I'm a pending pharmacist (1 month!), and have worked in pharmacy for the better part of a decade. I see people acting freaked about waiting a day or two for medications that they have plenty of at home, and this is just day-to-day (no stress of TEOTWAWKI).
Of many medications, other members are right in that pharmacies do not keep stock high enough to fill everyone's at once. If we did, we'd go out of business in a month. However, if you add up the pharmacies in any given city, you'd probably have plenty. Couple that to government stores and manufacturer donations, and you're fine.
Katrina was a good test of TEOTWAWKI, in micro-form. Pharmacies, companies, and pharmacists worked well together to get volunteers down there to straighten out who needs what, who needs it badly, and then getting it to those people. I'm not saying that when the SHTF there wont' be troubles, but there will quickly be organization by pharmacy professionals to make sure people get taken care of. We're not talking about every pharmacy locking up its doors and giving the proverbial finger to the public, quite the opposite.

(Collected data)
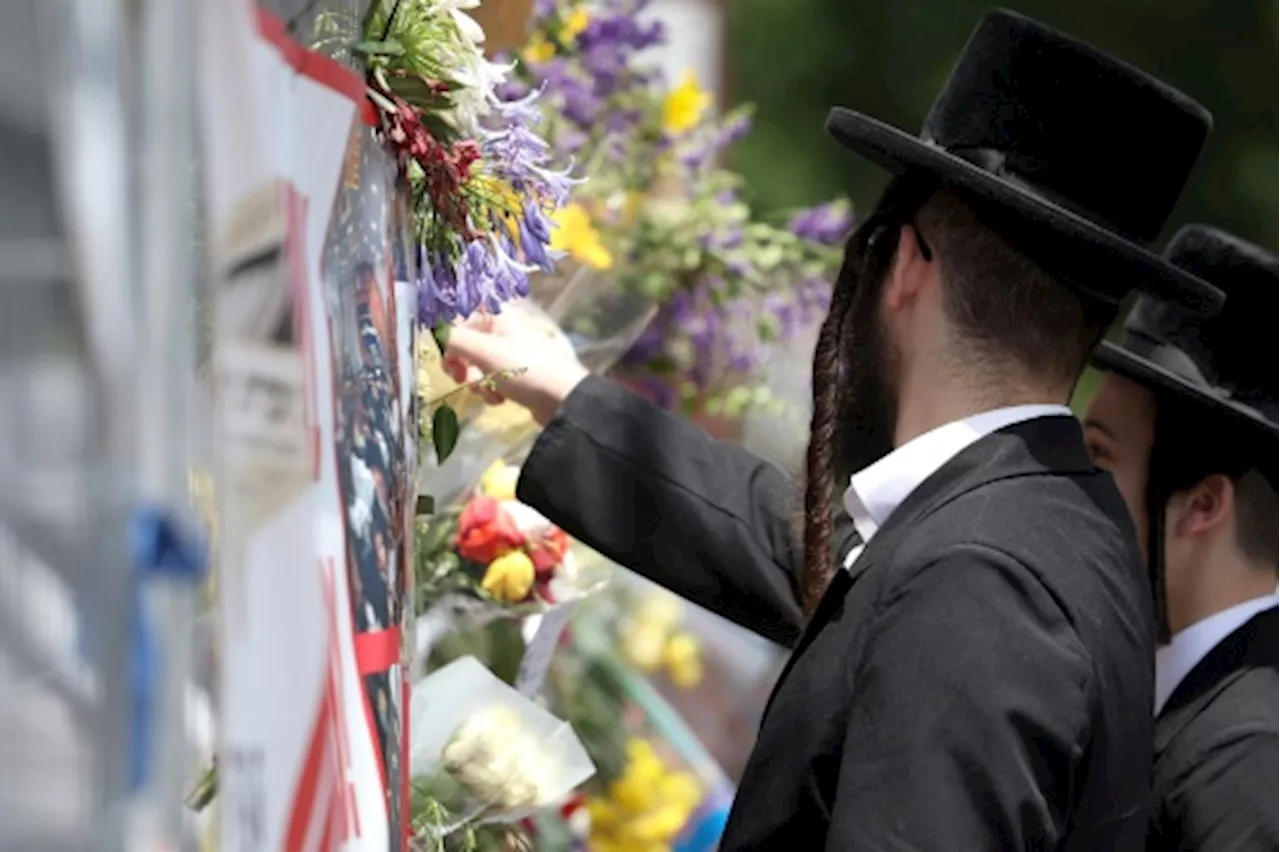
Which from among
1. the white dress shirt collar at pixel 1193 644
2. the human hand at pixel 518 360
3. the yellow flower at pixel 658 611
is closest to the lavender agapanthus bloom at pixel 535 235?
the human hand at pixel 518 360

__Problem A__.
Please copy the pharmacy post word for word from "Katrina was a" to "quite the opposite.".
__Problem B__.
According to the pharmacy post, how long has the writer worked in pharmacy?
__Problem C__.
Write the next few sentences of the pharmacy post, picking up after its final sentence.
The listing has no connection to the pharmacy post.

__Task result A__.
Katrina was a good test of TEOTWAWKI, in micro-form. Pharmacies, companies, and pharmacists worked well together to get volunteers down there to straighten out who needs what, who needs it badly, and then getting it to those people. I'm not saying that when the SHTF there wont' be troubles, but there will quickly be organization by pharmacy professionals to make sure people get taken care of. We're not talking about every pharmacy locking up its doors and giving the proverbial finger to the public, quite the opposite.

__Task result B__.
The better part of a decade.

__Task result C__.
The rational proof of the above concept is to consider what would happen after the disaster was resolved. Would you keep getting scripts filled at a pharmacy that didn't help you get your meds in an emergency? It would be enough to ruin a company in the aftermath, if they hadn't helped.
But there will be paranoid freaks, and people who use the chaos as an excuse to steal and loot. That's why I find it funny when my peers call me a Rambo for thinking a firearm has a place behind a pharmacy counter. You better believe there are drugged up morons dumb enough to come rob you, they just need a couple of stars to align and an excuse.